Acted for Murray River Forests Pty Limited, an entity managed by Global Forest Partners LP, on the sale of approximately 5,500 plated hectares of freehold land and interests in 750 hectares of neighbouring plantations in southern New South Wales. Having advised on the entire lifecycle of the investment, our team brought significant expertise and experience to the transaction to maximise the outcome for the client.
Advised Warrnambool Cheese and Butter Factory Holdings Limited (WCB) in responding to competing takeover offers from Bega Cheese (hostile), Saputo (recommended) and Murray Goulburn (unsolicited). This was one of the most vigorous auctions for control in recent Australian Corporate history, with a total of 9 bids made by the three bidders. Saputo's winning bid valued Warrnambool at approximately A$530m.
Acted for global seafood company Maruha Nichiro Seafoods Inc in its purchase of 50% of West Australian company Austral Fisheries Pty Ltd, one of Australia's leading commercial fishing companies. Our role involved advising Maruha throughout the life cycle of the transaction, including conducting due diligence on the legal particulars of Australia's fishing industry and achieving completion with parties across various time zones in Japan, Spain, Australia and New Zealand.
Advised Affinity Equity Partners on the acquisition of a majority shareholding in Primo Smallgoods, Australia's largest producer of ham, bacon and small goods, alongside the founding family.

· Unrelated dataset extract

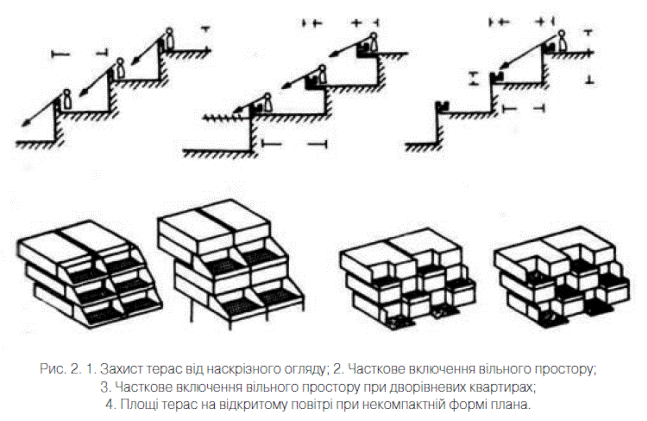 Рис. 2. 1. Захист терас від наскрізного огляду; 2. Часткове включення вільного простору; 3. Часткове включення вільного простору при дворівневих квартирах; 4. Площі терас на відкритому повітрі при некомпактній формі плана.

Minter Ellison Rudd Watts advised Sumitomo Corporation on the acquisition of an 80% stake in Juice Products New Zealand Limited.
Acted for Suntory Holdings on the Australian merger clearance aspects in relation to the US$16 billion acquisition of Beam Inc.
Advised Parmalat Australia Pty Ltd (a wholly owned subsidiary of Parmalat S.p.A., which is listed on the Italian stock exchange) and the Lactalis Group (majority shareholder in Parmalat S.p.A.) in relation to its acquisition of 100% of the Longwarry Food Park dairy business. We assisted Parmalat and Lactalis with legal due diligence, negotiations of the transaction documents (including W&I policy) and completion of the transaction. The acquisition further strengthens Parmalat's position in the Australian dairy market.
Advised Beingmate Group, a leading Chinese infant food manufacturer, on its proposed alliance with New Zealand dairy co-operative Fonterra Co-operative Group, designed to help meet China’s growing demand for infant formula. The alliance is intended to create an integrated global supply chain from the farm gate direct to China’s consumers, using Fonterra’s milk pools and manufacturing sites.
Advised the senior debt holders of Gunns Limited.
Acted for ANZ advising on its bilateral exposure to the Gunns group. Following the appointment of administrators, we acted for McGrath Nicol as receivers and managers of two related property trusts. The trusts leased land to the Gunns Group, which had been used for MIS purposes.
Acted as legal adviser to Primo Smallgoods Group, Affinity Equity Partners and the Lederer family on the A$1.45 billion sale to Brazil's JBS SA, the world's largest food processing company.
Acted for one of the world's leading timber investment managers, Global Forest Partners LP on the acquisition of forestry assets from Elders Limited.
Acted for the secured creditor (CBA) and the receivers and managers (Korda Mentha) of the Environinvest Group, including as responsible entity for a number of managed investment schemes.
Acted for a syndicate of banks and the receivers and managers (McGrathNicol) of the Great Southern Group. We advised on all aspects of the receivership, including a restructuring of the MIS schemes, and a sale of approximately 269,000 hectares of land in the largest private forestry sale by area in Australia.
Acting for the receivers and managers (PPB) of the assets and shares in Burrup Fertilisers Pty Ltd, and certain shares held in the parent entity Burrup Holdings Limited. The secured creditor's exposure to the broader Oswal Group of Companies exceeded A$900 million.
Acted for the Elders Group in debt restructure negotiations with a syndicate of banks (and consequentially, in the sale of its agricultural services business and managing a staged exit of their forestry business).